L’habitat du caribou assiégé
Des compagnies forestières accusées d’avoir violé leur propre moratoire dans la forêt boréale
Des compagnies forestières auraient violé leur propre moratoire de coupe dans l’habitat du caribou forestier dans le Nord-du-québec et au Saguenay, d’après des images satellites compilées par des avocats américains.
« Nous sommes incroyablement surpris par ce que nous avons vu. L’étendue des coupes et la courte période sur laquelle elles ont été faites sont très surprenantes », indique Anthony Swift, du Conseil de défense des ressources naturelles (NRDC), une organisation américaine d’avocats en environnement qui a effectué l’analyse satellitaire depuis Washington.
Joint en Norvège, où il participait à un forum sur la protection de la forêt boréale, M. Swift prévient qu’on « est en train de perdre un secteur critique pour le caribou ».
Sur le terrain, Richard Desjardins confirme. « Du beau bois, il n’y en a plus, lance le chanteur cofondateur de l’action boréale. Il est bien certain que le volume de bois qui sort dépasse ce que la nature peut donner. »
ENTENTE BORÉALE
Prises de l’espace de 2010 à 2016, les images montrent l’abattage continu de larges portions de forêt au Saguenay–lac-Saint-jean et au sud de la vallée de la Broadback, dans le Nord-du-québec.
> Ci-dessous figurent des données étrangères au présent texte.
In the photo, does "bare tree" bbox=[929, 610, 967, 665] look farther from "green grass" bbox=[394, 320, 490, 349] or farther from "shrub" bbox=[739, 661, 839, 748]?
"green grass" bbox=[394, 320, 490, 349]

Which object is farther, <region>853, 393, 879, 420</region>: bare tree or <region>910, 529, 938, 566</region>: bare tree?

Dans ces deux secteurs, les plus importantes entreprises forestières du pays se sont engagées à suspendre leurs activités en signant l’entente sur la forêt boréale canadienne en 2010. Ce moratoire stipulait qu’aucun chemin ne devait être construit et qu’aucun arbre ne devait être prélevé de 2010 à 2012.
Un des objectifs était de laisser intact un habitat essentiel à la survie des caribous, en attendant la création d’un réseau d’aires protégées.
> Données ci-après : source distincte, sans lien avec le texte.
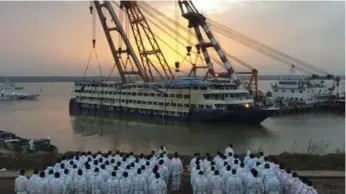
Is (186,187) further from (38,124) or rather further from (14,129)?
(38,124)

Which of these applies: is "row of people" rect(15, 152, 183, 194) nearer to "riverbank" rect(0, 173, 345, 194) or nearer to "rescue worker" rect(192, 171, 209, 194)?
"rescue worker" rect(192, 171, 209, 194)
« Les cartes parlent d’elles-mêmes », dit M. Swift. Selon lui, elles sont la preuve de l’échec de l’entente boréale. Elles démontrent que les entreprises sont incapables de réguler elles-mêmes leurs activités pour protéger la biodiversité.
Mais pour Richard Desjardins, il n’y avait rien à attendre de l’entente boréale, qui n’était rien d’autre qu’une « opération de communication », dit-il. Pour lui, les entreprises ne cherchaient qu’à « acheter le silence » des écologistes qui menaient alors une campagne de boycottage de la fibre d’ici.
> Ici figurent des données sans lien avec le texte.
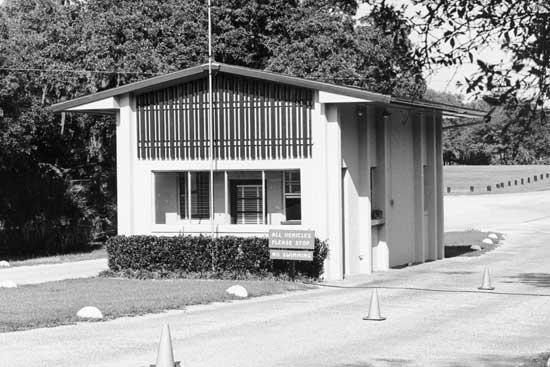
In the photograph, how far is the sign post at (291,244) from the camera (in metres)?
26.7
« C’est quand même bizarre que d’énormes territoires publics comme ça soient négociés en privé par des compagnies et des environnementalistes », dénonce le réalisateur du documentaire L’erreur boréale. Pacte entre écologistes et entreprises privées, l’entente n’incluait en effet ni l’état ni la société civile.
LA FAUTE AUX AUTRES
Du côté de la Société pour la nature et les parcs (SNAP), qui était signataire de l’entente, le biologiste Pier-olivier Boudreault estime que l’accord a été un échec au Québec.
Toutefois, selon lui, les cartes du NRDC ne permettent pas de conclure qu’elle a été violée. « Dans la zone qui a été sous moratoire, il y avait des garanties d’approvisionnement de bois qui étaient attribuées à des compagnies non-signataires de l’entente », explique-t-il.
Richard Walker, porte-parole de l’association des produits forestiers du Canada (APFC), indique justement que les cartes d’attribution de volume de bois montrent la présence, dans le secteur étudié par le NRDC, d’entreprises non-signataires de l’accord, dont Produits forestiers Petit-paris inc.
FEUX, MALADIES ET INSECTES
La moitié de cette entreprise appartenait toutefois à un important signataire de l’entente boréale, Produits forestiers Résolu. Les deux sociétés se sont dissociées en 2016, après 27 ans de partenariat.
Si M. Swift est convaincu que la perte de larges pans de forêt est attribuable à l’activité humaine, l’industrie s’est souvent défendue en rejetant la responsabilité sur les feux de forêt, les maladies ou les insectes comme la tordeuse des bourgeons de l’épinette.